*Your goal*
Gather every line of the listing below that contains the string "instances", and copy each of those lines in full.

Source records:
--------------------------------

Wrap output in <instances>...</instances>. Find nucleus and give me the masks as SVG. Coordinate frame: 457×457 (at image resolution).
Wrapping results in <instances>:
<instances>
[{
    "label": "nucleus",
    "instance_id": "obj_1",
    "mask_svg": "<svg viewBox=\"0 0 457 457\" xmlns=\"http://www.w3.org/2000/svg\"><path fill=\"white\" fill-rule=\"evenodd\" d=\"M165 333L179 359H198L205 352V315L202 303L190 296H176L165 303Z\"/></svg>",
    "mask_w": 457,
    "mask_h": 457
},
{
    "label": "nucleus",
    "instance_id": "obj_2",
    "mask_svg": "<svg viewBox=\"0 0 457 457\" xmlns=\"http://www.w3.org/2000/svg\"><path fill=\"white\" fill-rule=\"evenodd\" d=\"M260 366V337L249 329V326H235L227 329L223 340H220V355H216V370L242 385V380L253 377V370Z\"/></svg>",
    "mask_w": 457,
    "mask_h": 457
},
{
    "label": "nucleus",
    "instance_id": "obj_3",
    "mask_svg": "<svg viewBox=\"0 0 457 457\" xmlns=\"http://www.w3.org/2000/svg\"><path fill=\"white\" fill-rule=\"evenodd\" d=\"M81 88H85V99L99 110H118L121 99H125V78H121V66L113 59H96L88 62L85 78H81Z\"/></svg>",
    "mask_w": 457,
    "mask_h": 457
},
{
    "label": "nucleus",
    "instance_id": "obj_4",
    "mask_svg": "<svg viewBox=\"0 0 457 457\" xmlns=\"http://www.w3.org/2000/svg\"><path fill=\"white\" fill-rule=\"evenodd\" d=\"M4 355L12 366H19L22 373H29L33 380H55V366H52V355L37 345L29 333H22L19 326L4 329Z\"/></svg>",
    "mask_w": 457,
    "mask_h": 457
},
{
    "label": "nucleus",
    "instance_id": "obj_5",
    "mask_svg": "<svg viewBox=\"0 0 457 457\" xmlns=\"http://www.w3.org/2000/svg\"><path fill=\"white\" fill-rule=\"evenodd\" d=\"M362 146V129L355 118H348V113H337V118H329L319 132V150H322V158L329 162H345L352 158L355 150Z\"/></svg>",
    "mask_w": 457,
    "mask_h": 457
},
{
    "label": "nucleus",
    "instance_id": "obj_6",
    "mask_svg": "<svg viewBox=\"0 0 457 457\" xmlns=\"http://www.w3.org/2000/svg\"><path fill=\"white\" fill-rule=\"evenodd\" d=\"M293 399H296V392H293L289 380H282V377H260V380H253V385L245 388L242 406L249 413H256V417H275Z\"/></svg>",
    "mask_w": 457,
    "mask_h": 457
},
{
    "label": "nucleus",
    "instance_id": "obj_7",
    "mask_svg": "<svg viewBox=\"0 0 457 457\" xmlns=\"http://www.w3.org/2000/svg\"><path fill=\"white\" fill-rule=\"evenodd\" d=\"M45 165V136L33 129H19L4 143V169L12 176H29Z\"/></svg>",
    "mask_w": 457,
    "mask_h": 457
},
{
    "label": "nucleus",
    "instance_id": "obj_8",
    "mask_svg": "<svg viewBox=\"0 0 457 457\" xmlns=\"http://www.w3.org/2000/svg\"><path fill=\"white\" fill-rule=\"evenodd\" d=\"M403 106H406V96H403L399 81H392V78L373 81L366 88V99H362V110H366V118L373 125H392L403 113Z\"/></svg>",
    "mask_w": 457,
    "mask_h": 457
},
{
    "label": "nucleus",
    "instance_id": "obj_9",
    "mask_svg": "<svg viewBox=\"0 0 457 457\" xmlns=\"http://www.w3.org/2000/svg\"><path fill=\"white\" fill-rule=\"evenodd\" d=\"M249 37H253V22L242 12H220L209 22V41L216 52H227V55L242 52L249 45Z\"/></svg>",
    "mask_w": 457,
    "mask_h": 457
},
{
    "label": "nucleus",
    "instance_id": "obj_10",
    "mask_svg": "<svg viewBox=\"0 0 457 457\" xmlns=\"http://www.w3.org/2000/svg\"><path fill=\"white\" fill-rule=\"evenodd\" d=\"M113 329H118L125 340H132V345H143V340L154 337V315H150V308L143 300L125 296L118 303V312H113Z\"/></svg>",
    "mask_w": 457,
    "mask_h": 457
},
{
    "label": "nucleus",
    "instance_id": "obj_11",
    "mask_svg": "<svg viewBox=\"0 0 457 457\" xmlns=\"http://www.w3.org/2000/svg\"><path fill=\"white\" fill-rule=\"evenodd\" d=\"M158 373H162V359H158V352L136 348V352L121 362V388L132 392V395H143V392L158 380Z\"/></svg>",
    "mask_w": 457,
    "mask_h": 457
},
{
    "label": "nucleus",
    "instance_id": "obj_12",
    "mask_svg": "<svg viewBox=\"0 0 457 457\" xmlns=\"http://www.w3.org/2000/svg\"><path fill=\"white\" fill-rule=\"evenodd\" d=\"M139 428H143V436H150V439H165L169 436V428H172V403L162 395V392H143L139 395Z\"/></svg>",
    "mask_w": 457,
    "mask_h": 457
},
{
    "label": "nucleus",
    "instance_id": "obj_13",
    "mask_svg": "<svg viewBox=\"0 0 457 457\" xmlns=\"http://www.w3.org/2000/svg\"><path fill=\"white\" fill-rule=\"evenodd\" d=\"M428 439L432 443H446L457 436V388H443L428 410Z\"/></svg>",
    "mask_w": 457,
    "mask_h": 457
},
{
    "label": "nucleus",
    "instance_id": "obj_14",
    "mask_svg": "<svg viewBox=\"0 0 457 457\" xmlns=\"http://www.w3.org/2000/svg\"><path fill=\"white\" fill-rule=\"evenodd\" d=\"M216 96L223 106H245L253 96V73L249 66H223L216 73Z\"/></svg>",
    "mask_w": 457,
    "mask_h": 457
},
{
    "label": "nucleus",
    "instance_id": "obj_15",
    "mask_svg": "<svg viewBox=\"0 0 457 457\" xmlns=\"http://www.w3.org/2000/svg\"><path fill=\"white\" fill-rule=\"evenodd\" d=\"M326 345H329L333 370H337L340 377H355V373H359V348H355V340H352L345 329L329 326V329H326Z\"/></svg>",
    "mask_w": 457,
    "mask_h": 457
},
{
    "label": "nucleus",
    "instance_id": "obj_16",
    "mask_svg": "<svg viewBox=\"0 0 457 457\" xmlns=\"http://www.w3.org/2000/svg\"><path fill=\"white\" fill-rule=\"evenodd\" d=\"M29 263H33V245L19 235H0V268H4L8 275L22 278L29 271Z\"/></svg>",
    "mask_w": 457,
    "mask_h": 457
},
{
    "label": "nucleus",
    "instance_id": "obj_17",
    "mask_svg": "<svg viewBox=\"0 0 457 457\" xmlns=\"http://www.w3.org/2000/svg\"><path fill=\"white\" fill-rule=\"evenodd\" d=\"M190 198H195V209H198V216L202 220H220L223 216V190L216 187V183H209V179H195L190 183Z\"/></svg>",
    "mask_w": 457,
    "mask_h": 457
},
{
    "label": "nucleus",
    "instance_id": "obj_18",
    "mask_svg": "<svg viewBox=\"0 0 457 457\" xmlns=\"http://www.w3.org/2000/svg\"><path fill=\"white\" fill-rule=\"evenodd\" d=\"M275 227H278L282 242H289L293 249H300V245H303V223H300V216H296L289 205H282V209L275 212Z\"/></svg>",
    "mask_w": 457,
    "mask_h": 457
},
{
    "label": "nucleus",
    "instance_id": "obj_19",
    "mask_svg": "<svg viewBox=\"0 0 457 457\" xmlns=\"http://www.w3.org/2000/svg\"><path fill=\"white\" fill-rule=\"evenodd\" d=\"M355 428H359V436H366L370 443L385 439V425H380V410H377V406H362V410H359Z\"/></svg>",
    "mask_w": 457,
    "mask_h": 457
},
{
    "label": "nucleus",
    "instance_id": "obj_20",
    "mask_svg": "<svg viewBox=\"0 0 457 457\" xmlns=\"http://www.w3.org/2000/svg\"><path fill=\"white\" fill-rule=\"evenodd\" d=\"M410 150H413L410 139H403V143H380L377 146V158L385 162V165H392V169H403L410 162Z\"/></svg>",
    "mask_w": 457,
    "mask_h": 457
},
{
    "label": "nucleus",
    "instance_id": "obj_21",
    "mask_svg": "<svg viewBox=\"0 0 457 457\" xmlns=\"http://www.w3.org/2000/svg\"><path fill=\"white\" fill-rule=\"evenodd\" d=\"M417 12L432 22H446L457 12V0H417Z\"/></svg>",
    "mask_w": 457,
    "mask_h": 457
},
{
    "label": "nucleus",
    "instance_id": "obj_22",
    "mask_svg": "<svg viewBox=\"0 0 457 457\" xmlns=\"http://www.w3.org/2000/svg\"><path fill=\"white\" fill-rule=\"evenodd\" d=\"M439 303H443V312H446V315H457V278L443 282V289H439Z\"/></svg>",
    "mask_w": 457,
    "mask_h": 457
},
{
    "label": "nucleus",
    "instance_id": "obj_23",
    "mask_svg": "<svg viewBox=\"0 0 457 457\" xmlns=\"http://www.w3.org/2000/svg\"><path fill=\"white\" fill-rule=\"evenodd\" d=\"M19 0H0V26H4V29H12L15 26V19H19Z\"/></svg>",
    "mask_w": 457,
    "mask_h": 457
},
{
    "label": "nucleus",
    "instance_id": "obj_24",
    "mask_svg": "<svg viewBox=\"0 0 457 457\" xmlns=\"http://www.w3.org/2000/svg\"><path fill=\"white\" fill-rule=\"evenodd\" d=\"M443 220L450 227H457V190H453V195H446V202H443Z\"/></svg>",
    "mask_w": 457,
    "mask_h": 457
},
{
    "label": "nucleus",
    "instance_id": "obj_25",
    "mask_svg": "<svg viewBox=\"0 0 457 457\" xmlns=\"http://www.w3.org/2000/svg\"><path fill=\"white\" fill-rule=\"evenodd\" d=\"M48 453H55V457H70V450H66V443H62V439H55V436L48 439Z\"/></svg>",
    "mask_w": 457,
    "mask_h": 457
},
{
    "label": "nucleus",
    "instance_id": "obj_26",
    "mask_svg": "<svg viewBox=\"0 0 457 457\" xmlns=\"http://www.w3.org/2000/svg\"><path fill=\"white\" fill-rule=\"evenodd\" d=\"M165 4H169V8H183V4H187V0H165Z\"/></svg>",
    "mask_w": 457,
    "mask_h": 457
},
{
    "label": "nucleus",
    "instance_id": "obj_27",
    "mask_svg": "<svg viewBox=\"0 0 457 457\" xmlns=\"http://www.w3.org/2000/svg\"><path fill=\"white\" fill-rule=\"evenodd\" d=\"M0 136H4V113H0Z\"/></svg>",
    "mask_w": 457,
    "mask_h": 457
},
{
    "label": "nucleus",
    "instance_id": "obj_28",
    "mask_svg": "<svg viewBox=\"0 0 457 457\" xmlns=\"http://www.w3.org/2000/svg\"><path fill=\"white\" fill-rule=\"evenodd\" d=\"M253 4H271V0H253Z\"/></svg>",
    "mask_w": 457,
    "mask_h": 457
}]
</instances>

--------------------------------

*Problem solution*
Wrap output in <instances>...</instances>. Find nucleus and give me the masks as SVG. Coordinate frame: 457×457 (at image resolution).
Wrapping results in <instances>:
<instances>
</instances>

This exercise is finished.